Nay, do not start and whisper with surprise. It is a truth. Your hearts witness it; God proclaims it. This continent is the property of a free people, and their property alone. God, I say, proclaims it. Look at this strange history of a baud of exiles and outcasts suddenly transformed into a people. Look at this wonderful exodus of the Old World into the New, where they came, weak in arms but mighty in Godlike faith. Nay, look at the history of your Bunker Hill, your Lexington, where a band of plain farmers mocked, trampled down the panopoly of British arms, and then tell me, if you can, that God has not given America to the free.
It is not given to our poor human intellect to climb the skies, to pierce the counsels of the Almighty One. But methinks I stand among the awful clouds which veil the brightness of Jehovah’s throne. Methinks I see the Recording Angel—pale as an angel is pale, weeping as an angel can weep—come trembling up to the throne, and speaking his dread message: “Father! The Old World is baptized in blood! Father! it is drenched with the blood of millions, butchered in war, in persecution, in low, grinding oppression! Father, look! With one glance of Thine eternal eye, look over Europe, Asia, Africa, and behold evermore a terrible sight — man trodden down beneath the oppressor’s feet, nations lost in blood, murder and superstition walking hand in hand over the graves of their victims, and not a single voice to whisper hope to man.
He stands there, his hand trembling with the black record of human guilt. But hark! The voice of Jehovah speaks out from the awful cloud: ‘Let there be light again. Let there be a New World. Tell my people, the poor, down-trodden millions, to go out of the Old World. Tell them to go out from wrong, oppression and blood. Tell them to go out from the Old World to build up my altar in the New.
As God lives, my friends, I believe that to be His voice. Yes, were my soul trembling on the wing of eternity, were this hand freezing in death, were my voice choking with the last struggle, I would still, with my last gasp of voice, implore you to remember the truth—God has given America to be free.

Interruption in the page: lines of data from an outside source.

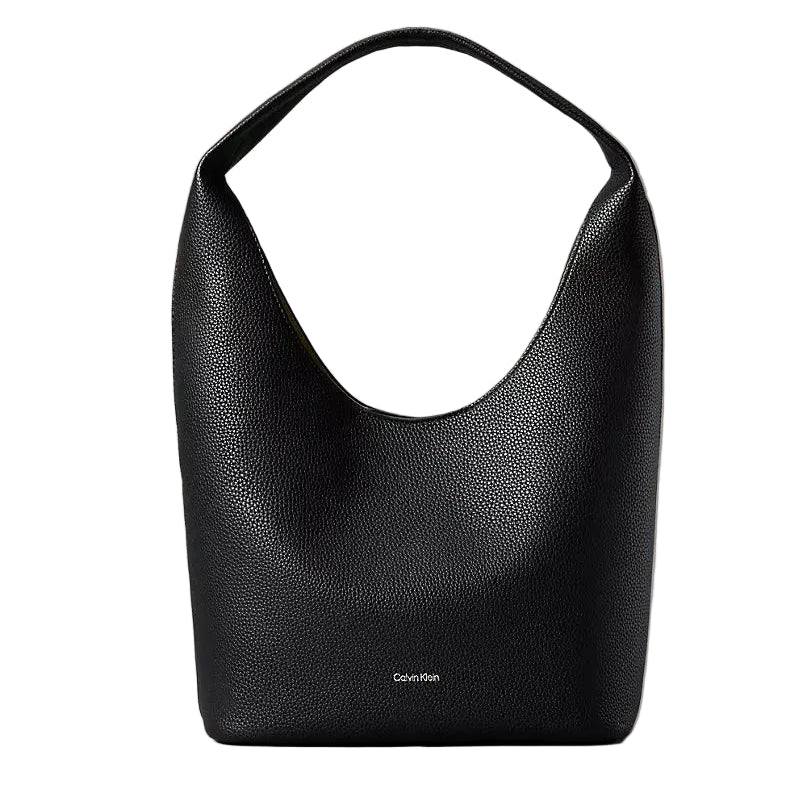 Calvin Klein Pebble Grain Slouchy Women Bag
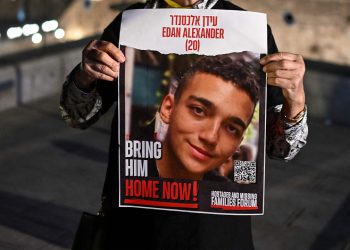 Edan Alexander, izraelski američki otet 7. listopada, još uvijek je u Gazi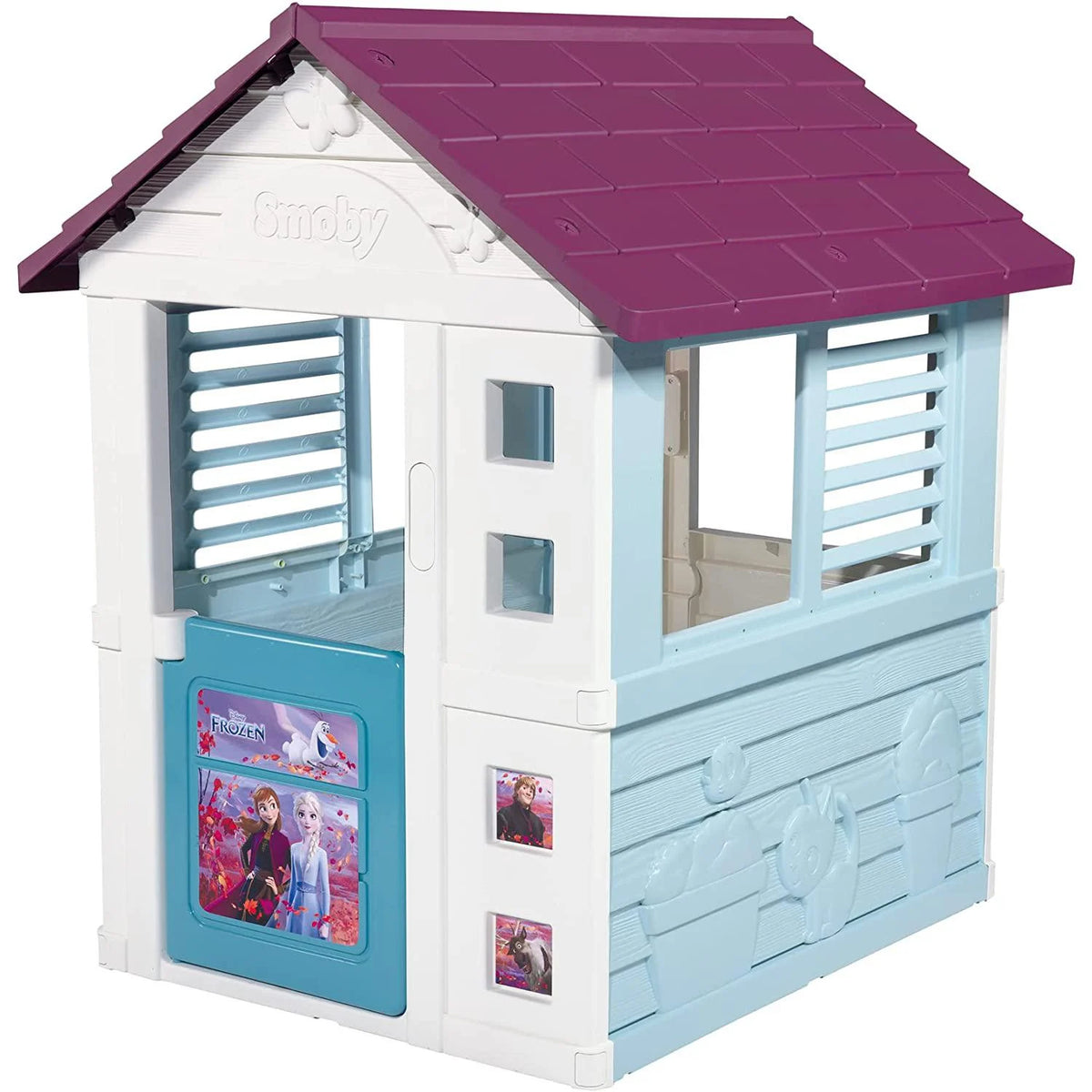 Frozen's casita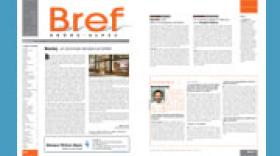 Les actualités économiques de Bref Rhône-Alpes cette semaine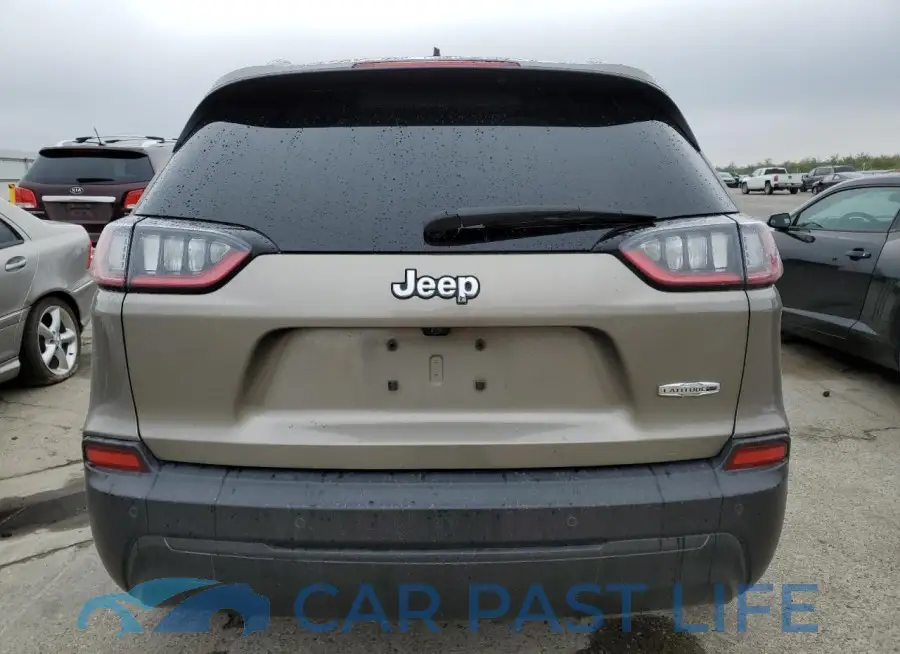 1C4PJLLB3MD169129# 6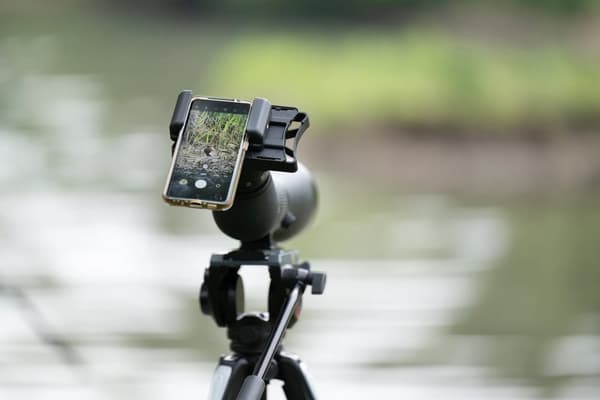 NSO Digiscoping Adapter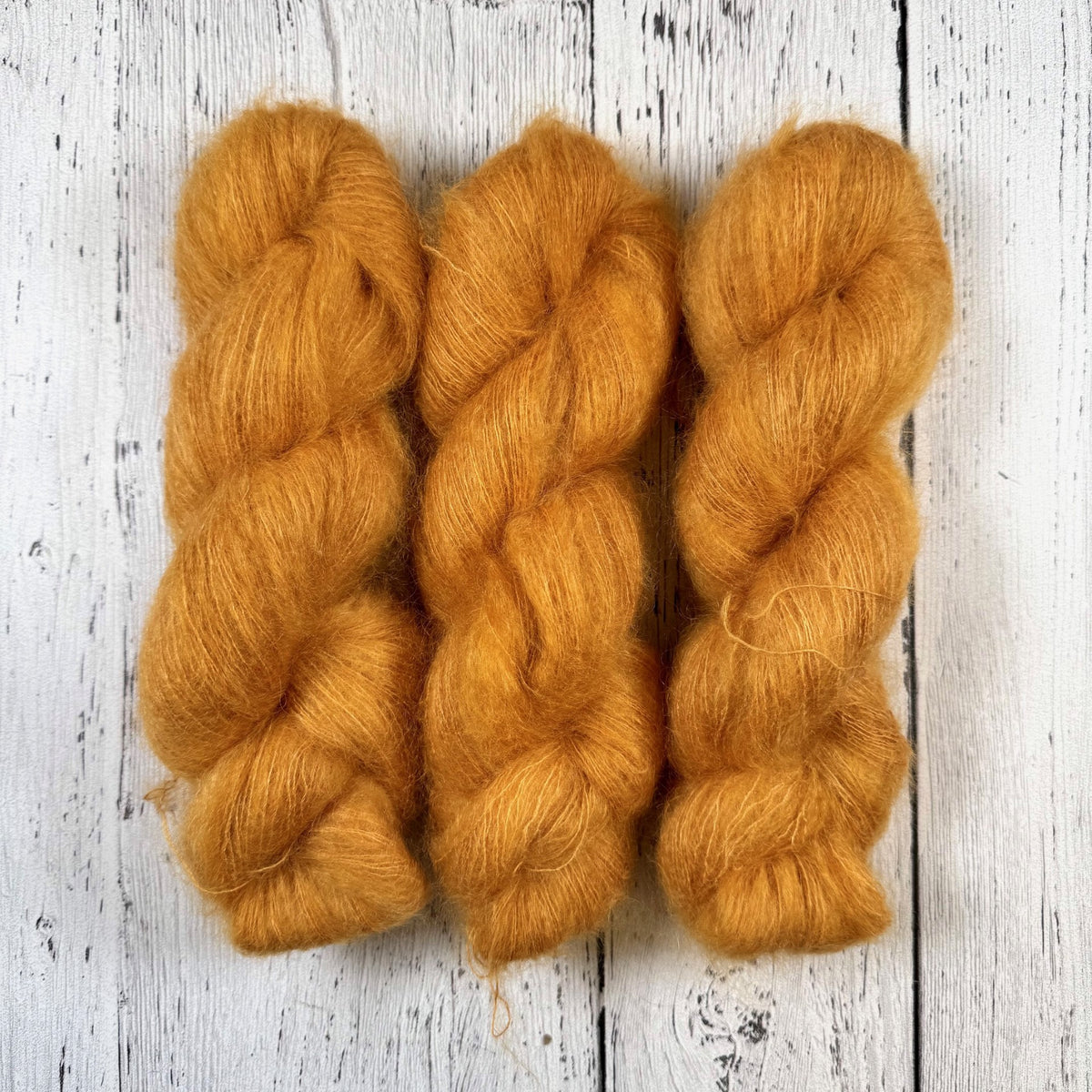 Apricot - Delicacy Lace - Dyed Stock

Yes, as I sank down into the gloomy shadows of the grave, with my last gasp I would beg you to sign that parchment in the name of One who made the Savior, who redeemed you in the name of the millions whose very breath is now hushed, in intense expectation, as they look up to you for the awful words, you are free!
Laboring men of America! The voice of Patrick Henry and the fathers of American Independence rings down through the corridors of time and tells you to strike. Not with glittering musket, flaming sword and deadly cannon; but with the silent, potent and all-powerful ballot, the only vestige of liberty left. Strike from yourselves the shackles of party slavery, and exercise independent manhood. Strike at the foundation of the evils which are threatening the existence of the Republic. Strike for yourselves, your families, your fellow man, your country and your God. Strike from the face of the land the monopolies and combinations that are eating out the heart of the Nation. Let the manhood of the Nation rise up in defense of liberty, justice and equality. Let the battle go on until all the people, from North to South and East to West, shall join in one loud acclaim, “Victory is ours, and the people are free!” (Morgan, 1891, p770-774)
We are reminded of quote by Alexis de Tocqueville, ““I sought for the greatness and genius of America in her commodious harbors and her ample rivers – and it was not there . . . in her fertile fields and boundless forests and it was not there . . . in her rich mines and her vast world commerce – and it was not there . . . in her democratic Congress and her matchless Constitution – and it was not there. Not until I went into the churches of America and heard her pulpits aflame with righteousness did I understand the secret of her genius and power. America is great because she is good, and if America ever ceases to be good, she will cease to be great.”